Keith Haring (1958-1990)
The Collection of the Late Enrico Pedrini, Genoa
Keith Haring (1958-1990)

Untitled (May 24-83)

Details
Keith Haring (1958-1990)
Untitled (May 24-83)
signed and dated 'K. Haring May 24-83' (on the reverse)
acrylic on paper
72 x 148 3/8 in. (182.9 x 376.9 cm.)
Painted in 1983.
Provenance
Galleria Salvatore Ala, Milan
Enrico Pedrini collection, Genoa
By descent from the above to the present owner
Literature
C. Crescentini, "Nel Mondo della Graffiti Art," Rivista di Arte e Critica, no. 8, October-December 1995, n.p. (illustrated).
Exhibited
Gallarate, Galleria Civica di Arte Moderna, Nel Mondo della Graffiti Art, September-November 1995, p. 36 (illustrated).

Brought to you by

Alex Berggruen
Alex Berggruen

Lot Essay

Keith Haring’s pulsating compositions reflect the combustible energy of 1980s New York City, which was steaming with sexual liberation and a plethora of artists and intellectuals. Haring left Kutztown, Pennsylvania and enrolled in the School of Visual Arts where he quickly became immersed in the city’s downtown artistic renaissance, surrounding himself and finding inspiration from alternative art communities and graffiti artists, like Jean-Michel Basquiat. Untitled (May 24-83) is a prime example of Haring’s monumentally-sized work and across its grand scale the surface vibrates with a sense of sexual energy expressed in a series of bold polka-dots, stripes, and expressive lines. The color palette of red, white, and black stays true to Haring’s focus on simplified iconography over detail as the highly-charged work conveys the sexual liberation and gay culture of New York City at the time. Haring’s practice encapsulates this sense of celebration that epitomized his youthfulness and spirit, and this particular work is full of this sense of energy and its associated themes of creation, existence, and exploration, all fixed within a pulsating surface.

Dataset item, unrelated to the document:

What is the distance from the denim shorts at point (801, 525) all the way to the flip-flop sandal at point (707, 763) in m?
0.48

The graffiti scene is where Haring found his signature style, implementing the power of line to create comic-strip like narratives. His simplified characters, signified by their vivid colors and bold lines, became a staple of New York City appearing on empty ad spaces in the subways and on blank billboards. His work proved universal and although his career was brief, his primacy of aesthetic vocabulary and straightforward messages through symbols have created an iconic style that has inspired artists and has remained within the realm of popular culture to this day.

"I was also combining what was happening at night and what was happening at school, which meant that the subject matter of many of my drawings was completely phallic” Haring said. “All those little abstract shapes I was doing became completely phallic. It was a way of asserting my sexuality and forcing other people to deal with it. Also, there were a lot of guys—kids who had just come from high school, from Long Island and New Jersey—who didn't really know why they wanted to become artists. Because of my drawings, and because of how friendly I was, they were sort of forced to respect me and deal with me" (K. Haring as quoted in J.Gruen, Keith Haring, the Authorized Autobiography, New York, 1991, p. 39).

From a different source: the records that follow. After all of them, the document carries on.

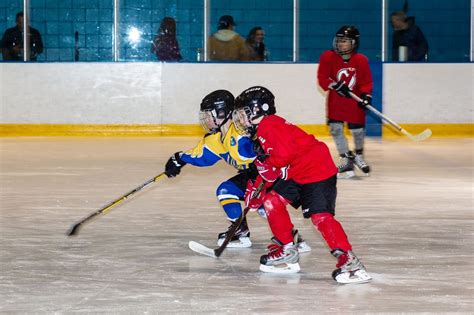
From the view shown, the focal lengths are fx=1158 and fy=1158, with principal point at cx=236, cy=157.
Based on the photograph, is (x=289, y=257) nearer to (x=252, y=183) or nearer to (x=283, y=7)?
(x=252, y=183)

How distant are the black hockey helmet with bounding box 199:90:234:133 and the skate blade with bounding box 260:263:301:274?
2.65ft

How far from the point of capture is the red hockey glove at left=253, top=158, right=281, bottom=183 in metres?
4.72

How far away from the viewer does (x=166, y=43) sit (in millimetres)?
13930

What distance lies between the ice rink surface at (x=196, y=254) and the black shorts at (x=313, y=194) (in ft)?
0.93

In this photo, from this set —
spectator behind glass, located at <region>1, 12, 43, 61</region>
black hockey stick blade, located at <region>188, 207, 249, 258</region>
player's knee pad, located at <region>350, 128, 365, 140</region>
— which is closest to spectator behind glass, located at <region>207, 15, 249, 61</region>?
spectator behind glass, located at <region>1, 12, 43, 61</region>

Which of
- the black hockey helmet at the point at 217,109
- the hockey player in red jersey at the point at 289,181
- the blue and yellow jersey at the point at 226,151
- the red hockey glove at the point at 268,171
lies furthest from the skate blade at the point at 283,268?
the black hockey helmet at the point at 217,109

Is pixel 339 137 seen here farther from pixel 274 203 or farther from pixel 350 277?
pixel 350 277

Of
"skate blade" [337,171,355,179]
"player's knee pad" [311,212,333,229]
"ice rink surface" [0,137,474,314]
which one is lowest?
"skate blade" [337,171,355,179]

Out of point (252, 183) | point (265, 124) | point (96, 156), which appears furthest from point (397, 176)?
point (265, 124)

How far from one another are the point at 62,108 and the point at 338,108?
5.02 meters

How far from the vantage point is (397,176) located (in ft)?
29.8

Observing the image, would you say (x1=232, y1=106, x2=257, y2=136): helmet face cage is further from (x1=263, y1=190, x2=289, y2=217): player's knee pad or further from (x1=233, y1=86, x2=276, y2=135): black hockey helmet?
(x1=263, y1=190, x2=289, y2=217): player's knee pad

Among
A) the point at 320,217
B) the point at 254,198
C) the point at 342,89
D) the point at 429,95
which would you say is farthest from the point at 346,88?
the point at 429,95

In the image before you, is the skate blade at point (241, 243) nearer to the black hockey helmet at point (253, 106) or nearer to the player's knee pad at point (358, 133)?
the black hockey helmet at point (253, 106)
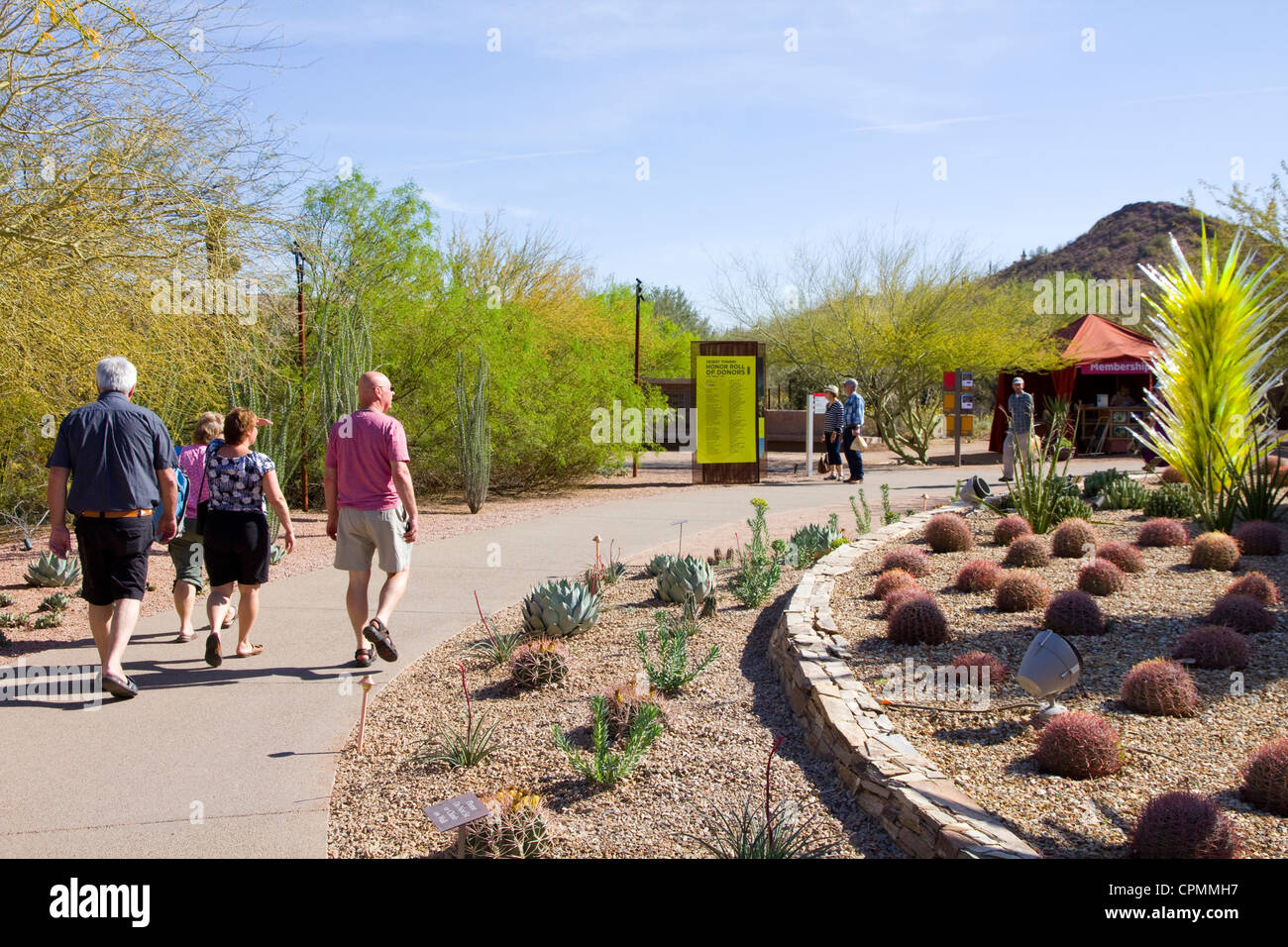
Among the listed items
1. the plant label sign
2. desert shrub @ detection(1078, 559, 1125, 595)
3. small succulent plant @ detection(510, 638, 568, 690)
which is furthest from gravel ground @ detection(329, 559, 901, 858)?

Although categorized as a street artist, Haring was keenly aware of the conceptual theory and history of art, and set himself apart from other “graffiti artists” by incorporating the art historical references he learned about while enrolled in vigorous studio classes,. He adopted a complex system of universal signifiers and motifs from Pre-Columbian, African, Asian, and Western progenitors to create a recognizable nonverbal language. Haring’s widely used symbols that have become synonymous with his work include the crawling baby, the barking dog, the outlined figure, and erotic motifs all with radiant lines surrounding them to suggest movement and vitality. By distilling imagery down to its simplified form, Haring elevated a global language, “a more holistic and basic idea of wanting to incorporate [art] into every part of life, less as an egotistical exercise and more natural somehow. I don’t know how to exactly explain it. Taking it off the pedestal. I’m giving it back to the people, I guess” (K. Haring, quoted in D. Drenger, “Art and Life: An Interview with Keith Haring,” in Columbia Art Review, Spring 1988, p. 53).

Haring’s work is representative of his own 1980s New York experience while aptly capturing larger themes and communicating them through his own unique idiosyncratic artistic approach.
“[Keith Haring’s] images are insightfully chosen and carefully worked out with a sensitivity toward layers of meaning and sexual connotation. They are not just drawings but ‘signs.’ But these rings of meaning around the individual figures are only part of the Haring process. The work’s full impact results from a mélange of all these elements: context, medium, imagery; and their infiltration into the urban consciousnesses. Individual frames may appear perfectly innocent, but taken together, Haring’s works have a quality of menace, a sense of impending violence and of sexual exploitation. They diagram the collective unconscious of a city–a city that moves along happily enough, but just barely enough to keep from degenerating into the dog-eat-dog, topsy turvy world of Haring’s images” (J. Deitch, Keith Haring, New York, 2008, pp. 220-221).